References to ‘spaghetti Bolognese’ bring a cry of amused repugnance from Italians – evidence of the-world-outside-Italy’s culinary abyss that a much worse version of a traditional meat sauce can become one of the world’s most well-known dinners. For in Italy there’s no dish called spaghetti Bolognese.
Bologna, the city the sauce is named for, is in the Emilia-Romagna region which is known for its rich and hearty fare. The traditional sauce is ragù alla Bolognese. It is normally served with tagliatelle rather than spaghetti as the thicker noodles hold the heavy sauce better.
While a lot of cooks and eaters are perfectly happy with their versions of spaghetti Bolognese, it has been victim to numerous shortcuts on its journey from ragù: this Tom Parker-Bowles column in the Daily Mail describes just how unappetising the classic student version can be.

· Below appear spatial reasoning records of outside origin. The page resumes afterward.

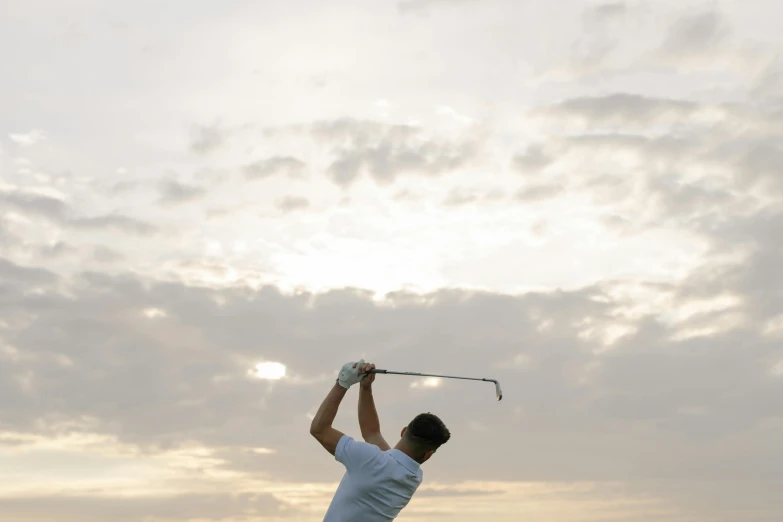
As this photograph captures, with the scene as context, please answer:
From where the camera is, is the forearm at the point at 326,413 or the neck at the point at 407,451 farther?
the neck at the point at 407,451

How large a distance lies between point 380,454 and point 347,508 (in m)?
0.82

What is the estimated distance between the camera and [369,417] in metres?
11.7

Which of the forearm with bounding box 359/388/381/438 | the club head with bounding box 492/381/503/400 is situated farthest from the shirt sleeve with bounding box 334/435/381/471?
the club head with bounding box 492/381/503/400

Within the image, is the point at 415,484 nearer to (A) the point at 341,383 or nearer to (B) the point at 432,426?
(B) the point at 432,426

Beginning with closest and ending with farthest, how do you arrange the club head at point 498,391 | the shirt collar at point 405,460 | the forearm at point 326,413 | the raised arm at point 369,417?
the forearm at point 326,413
the shirt collar at point 405,460
the raised arm at point 369,417
the club head at point 498,391

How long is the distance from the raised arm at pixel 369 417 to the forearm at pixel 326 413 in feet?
2.48

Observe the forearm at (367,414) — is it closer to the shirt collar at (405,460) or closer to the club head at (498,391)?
the shirt collar at (405,460)

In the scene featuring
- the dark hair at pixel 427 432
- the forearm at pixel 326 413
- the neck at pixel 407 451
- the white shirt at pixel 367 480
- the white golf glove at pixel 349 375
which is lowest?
the white shirt at pixel 367 480

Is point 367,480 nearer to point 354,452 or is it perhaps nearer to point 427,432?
point 354,452

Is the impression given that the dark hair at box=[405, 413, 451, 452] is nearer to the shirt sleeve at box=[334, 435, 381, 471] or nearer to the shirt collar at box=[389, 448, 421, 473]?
the shirt collar at box=[389, 448, 421, 473]

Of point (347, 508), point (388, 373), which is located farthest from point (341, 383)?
point (347, 508)

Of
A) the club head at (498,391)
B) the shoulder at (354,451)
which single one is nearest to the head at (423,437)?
the shoulder at (354,451)

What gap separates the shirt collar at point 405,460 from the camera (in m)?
10.8

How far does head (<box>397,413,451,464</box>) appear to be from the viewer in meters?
10.7
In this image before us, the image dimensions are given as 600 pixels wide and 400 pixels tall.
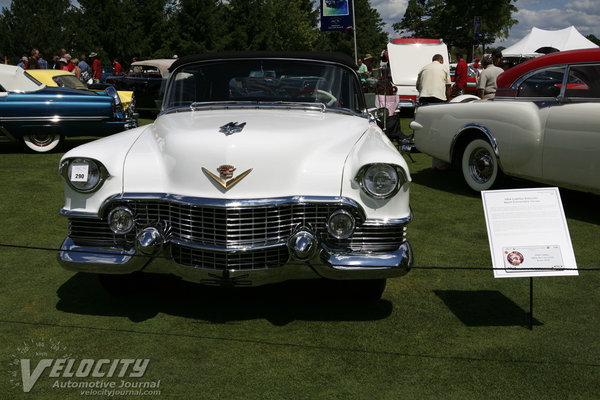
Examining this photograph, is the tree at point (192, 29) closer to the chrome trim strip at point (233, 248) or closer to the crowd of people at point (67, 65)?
the crowd of people at point (67, 65)

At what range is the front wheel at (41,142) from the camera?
34.6 feet

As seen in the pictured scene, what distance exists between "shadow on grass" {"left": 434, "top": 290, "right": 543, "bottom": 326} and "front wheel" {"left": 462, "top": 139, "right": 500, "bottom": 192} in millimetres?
3015

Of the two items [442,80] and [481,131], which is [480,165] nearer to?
[481,131]

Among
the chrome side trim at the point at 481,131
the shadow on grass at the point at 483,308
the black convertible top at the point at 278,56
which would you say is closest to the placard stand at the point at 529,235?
the shadow on grass at the point at 483,308

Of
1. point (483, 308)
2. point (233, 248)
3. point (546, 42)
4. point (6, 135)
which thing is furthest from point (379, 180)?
point (546, 42)

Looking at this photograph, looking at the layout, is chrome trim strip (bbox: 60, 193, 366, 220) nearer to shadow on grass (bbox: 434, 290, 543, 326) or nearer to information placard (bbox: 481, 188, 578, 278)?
information placard (bbox: 481, 188, 578, 278)

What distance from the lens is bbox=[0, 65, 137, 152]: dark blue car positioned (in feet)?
32.9

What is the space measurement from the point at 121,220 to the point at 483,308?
2309 mm

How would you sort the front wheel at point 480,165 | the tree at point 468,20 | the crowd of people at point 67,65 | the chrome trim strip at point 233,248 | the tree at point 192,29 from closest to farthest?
1. the chrome trim strip at point 233,248
2. the front wheel at point 480,165
3. the crowd of people at point 67,65
4. the tree at point 192,29
5. the tree at point 468,20

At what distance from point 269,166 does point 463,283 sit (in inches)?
73.3

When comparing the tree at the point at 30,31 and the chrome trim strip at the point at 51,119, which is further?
the tree at the point at 30,31

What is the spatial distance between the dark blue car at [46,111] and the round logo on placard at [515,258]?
8.12 m

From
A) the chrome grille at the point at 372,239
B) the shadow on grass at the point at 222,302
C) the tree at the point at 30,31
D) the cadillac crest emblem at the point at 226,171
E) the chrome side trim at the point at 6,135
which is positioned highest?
the tree at the point at 30,31

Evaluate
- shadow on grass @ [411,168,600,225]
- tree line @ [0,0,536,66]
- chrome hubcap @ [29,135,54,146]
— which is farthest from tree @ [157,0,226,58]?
shadow on grass @ [411,168,600,225]
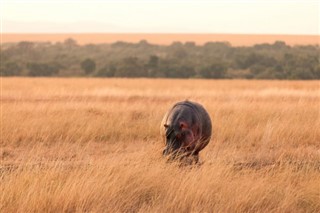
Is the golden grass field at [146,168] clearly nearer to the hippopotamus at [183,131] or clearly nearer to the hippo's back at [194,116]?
the hippopotamus at [183,131]

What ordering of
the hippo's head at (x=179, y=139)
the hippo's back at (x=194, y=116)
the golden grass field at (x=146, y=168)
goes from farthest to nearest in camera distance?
the hippo's back at (x=194, y=116)
the hippo's head at (x=179, y=139)
the golden grass field at (x=146, y=168)

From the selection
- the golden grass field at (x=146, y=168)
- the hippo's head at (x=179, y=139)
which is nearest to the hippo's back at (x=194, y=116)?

Spaghetti was introduced to the United States by enterprising Italian emigrants over the first half of the 20th Century, and because meat was in abundance (and so scarce back in Italy), heavy meat and pasta dishes became the foundations of Italian-American cuisine. As pasta became popular in the English-speaking world from the 1960s onwards, spaghetti Bolognese was promoted by pasta manufacturers as a quick-and-easy dinner rather than the slowly-cooked dish of the Bolognese original.
In a drive for purity, the Italian Academy of Cuisine decreed a recipe for an authentic ragù alla Bolognese sauce in 1982.
And on 17 January 2010 450 chefs in 50 countries around the world produced ragù alla Bolognese on the annual ‘International Day of Italian Cuisine’ – in a campaign to fight back against the ‘aberrations’ often produced in the name of Bolognese. They used this recipe written by chef Mario Caramella.
Even in these two recipes with their high stamps of approval there are variations – the former features beef mince while the latter combines pork and beef minces. Like every recipe everywhere, there are customisations.
But the main difference in authenticity between traditional ragùs and the more familiar spag bol that has been so derided by the Italians is probably one of time.
Important components seem to be a slow-cooked sofrito of diced onions, carrots and celery; carefully browned meat before the liquid is added; and then two-hours plus simmering on the stove.
You can see this is where it went awry. Spaghetti Bolognese became a family dinner staple through the English-speaking world from the 1960s and 70s – just as the time expected and available to prepare a family meal was shrinking. Of course manufacturers and recipe developers would focus on quick-cook recipes. It is almost possible to cook mince and tomatoes together in the time it takes to boil water and cook pasta, but you miss the tenderising effects of long-simmering.
Other guidelines are easy on the tomatoes, hold the garlic and no dashes of ‘Italian herbs’ (just a bay leaf will do).
Or just do it your way.
My wild boar ragù
Personally, I was after the gamey flavour of a wild boar ragu that I’d had at Jamie Oliver’s Fifteen restaurant in London. I used a boned rolled shoulder of boar, which I placed on top of chunks of celery, carrot and onion, and roasted on 150 for three hours. I then shredded and chopped the rested meat and vegetables, transferred them to a saucepan and then simmered them with wine and tomato passata for another hour and a half. Then I added some grated orange rind (the horror!) Served with the widest tagliatelle I could find and parmesan.